Method, device, equipment and storage medium for remote medical entity link
Technical Field
The invention relates to the technical field of machine learning, in particular to a method, a device, equipment and a storage medium for remote medical entity linking.
Background
The standard medical entity in the real world often has irregular presentation, such as the symptom "cramp", which in case of medical history can be expressed as "sudden global cramping". We need to link an entity that is not formalized to a standard entity to normalize a medical term.
In the prior art, a BERT Chinese language model issued by Google is used, parameters are set in a fine-tuning stage of the model, and a penultimate layer of an output layer is obtained to obtain an entity word vector; then, calculating cosine distances between different entities according to the obtained entity word vectors, namely semantic similarity; and finally, performing entity alignment according to the semantic similarity by setting a threshold.
The entity linking method based on similarity calculation is difficult to process when facing the situation that candidate is close, and the entity linking result is not ideal.
Disclosure of Invention
In view of the foregoing, the present invention provides a method, apparatus, device and storage medium for remote medical entity linking, which at least to some extent overcomes the problems in the related art.
Based on the above object, the present invention provides a method for linking remote medical entities, comprising:
acquiring word embedding vectors of all words in the text of the entity to be linked;
determining a first feature representation of an unnormalized entity in the text according to each word embedding vector;
determining a candidate entity set of which the similarity with the non-standard entity in the medical knowledge graph reaches a preset similarity value;
acquiring a second feature representation of each candidate entity in the candidate entity set in the medical knowledge graph;
calculating difference scores between the first feature representation and each second feature representation, and determining a standard entity in candidate entities corresponding to the second feature representation according to each difference score;
linking the non-canonical entity with the standard entity.
Further, in the above method for linking a remote medical entity, the obtaining word embedding vectors of words in a text of an entity to be linked includes:
and inputting the text of the entity to be linked into a pre-trained bert model to obtain the word embedding vector.

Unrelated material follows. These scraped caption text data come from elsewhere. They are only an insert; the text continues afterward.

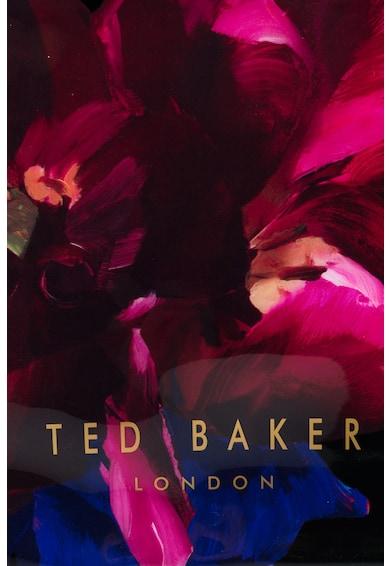Ted Baker Geanta shopper cu imprimeu Amycon Femei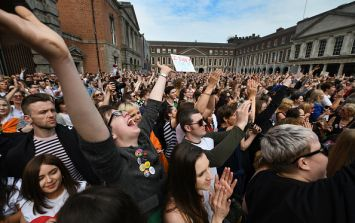 10 things British journalists covering Irish news stories need to know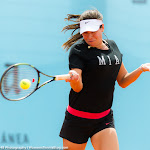 Ajla Tomljanovic - Mutua Madrid Open 2015 -DSC_1622.jpg
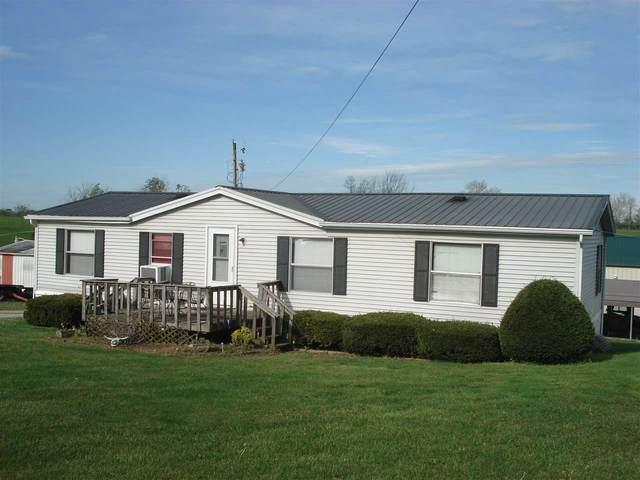 1322 Wornall Lane, Cynthiana, KY 41031 (MLS #537397) :: Mike Parker Real Estate LLC
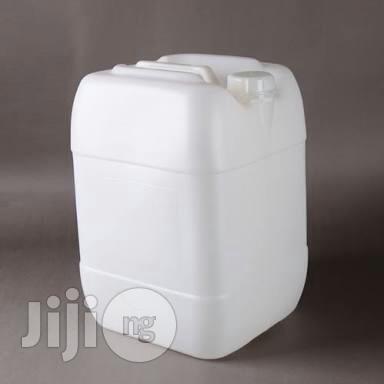 Wholesale Moringa Oil 10 Litre Coldpressed Organic Unrefined Oil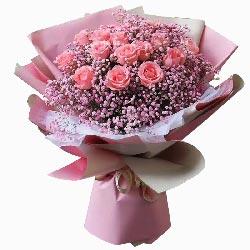 16朵戴安娜粉玫瑰,倾世的温柔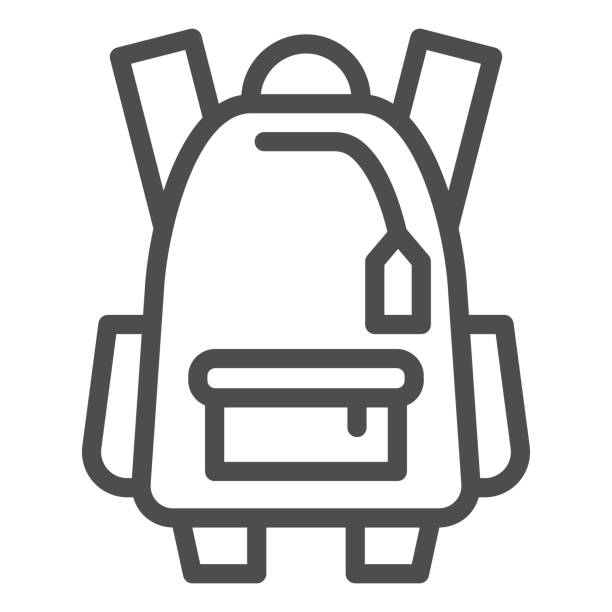 Sports backpack line icon, tourism concept, Schoolbag sign on white background, backpack icon in outline style for mobile concept and web design. Vector graphics. Sports backpack line icon, tourism concept, Schoolbag sign on white background, backpack icon in outline style for mobile concept and web design. Vector graphics adventure clipart stock illustrations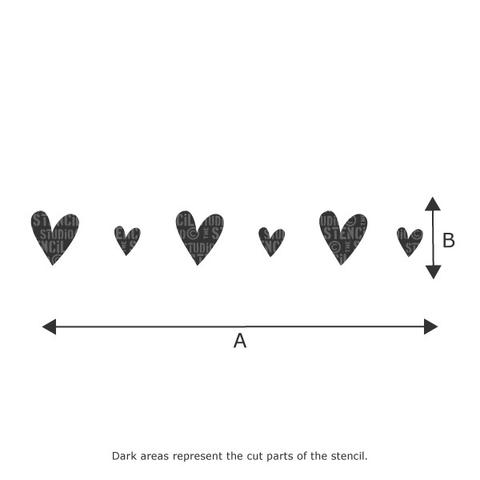 Vintage heart border stencil nursery child'room designs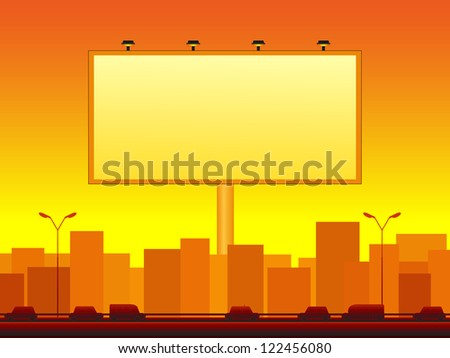 urban background with city landscape and billboard - stock photo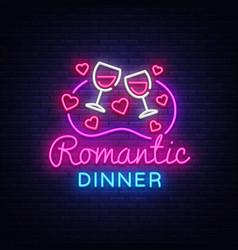 Romantic dinner neon logo wine neon sign vector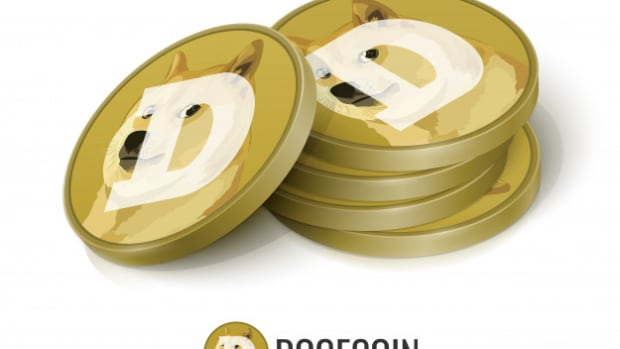 why-dogecoin-will-crash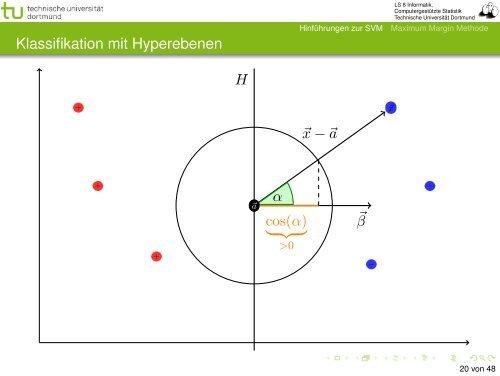 Vorlesung Wissensentdeckung - Stützvektormethode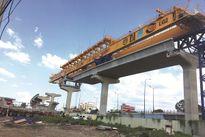 TP.HCM giải quyết vướng mắc cho các dự án Metro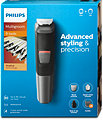 Philips Multigroom 9in1 Innovativer Trimmer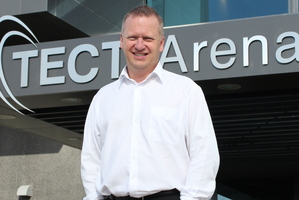 Magic CEO Tim Hamilton. Photo / Peter White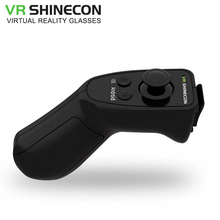 VR Shinecon VR Android Joystick Gamepad Bluetooth Three.Zero Sport Pad Distant Controller Common Wi-fi Music Selfie for Smartphone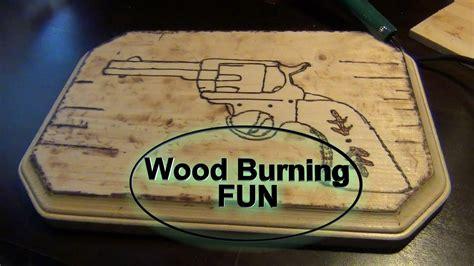 wood burning hobby youtube
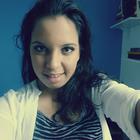 Jennyfer Alves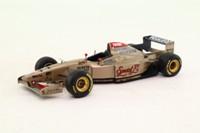 Tameo TMK224; Jordan 196 Formula 1; 1996 German GP 10th; Martin Brundle; RN12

Further, in the above method for remote medical entity linking, the determining a first feature representation of an irregular entity in the text according to each word embedding vector includes
Inputting the word embedding vector into a previously trained bilstm model;
determining an irregular entity in the text;
and outputting the previous word of the non-canonical entity and the last word of the non-canonical entity as the first feature representation.
Further, in the above method for linking remote medical entities, the determining a set of candidate entities in the medical knowledge-graph whose similarity to the non-canonical entity reaches a preset similarity value includes:
and based on the BM25 algorithm, searching a candidate entity set of which the similarity with the non-standard entity in the medical knowledge graph reaches a preset similarity value.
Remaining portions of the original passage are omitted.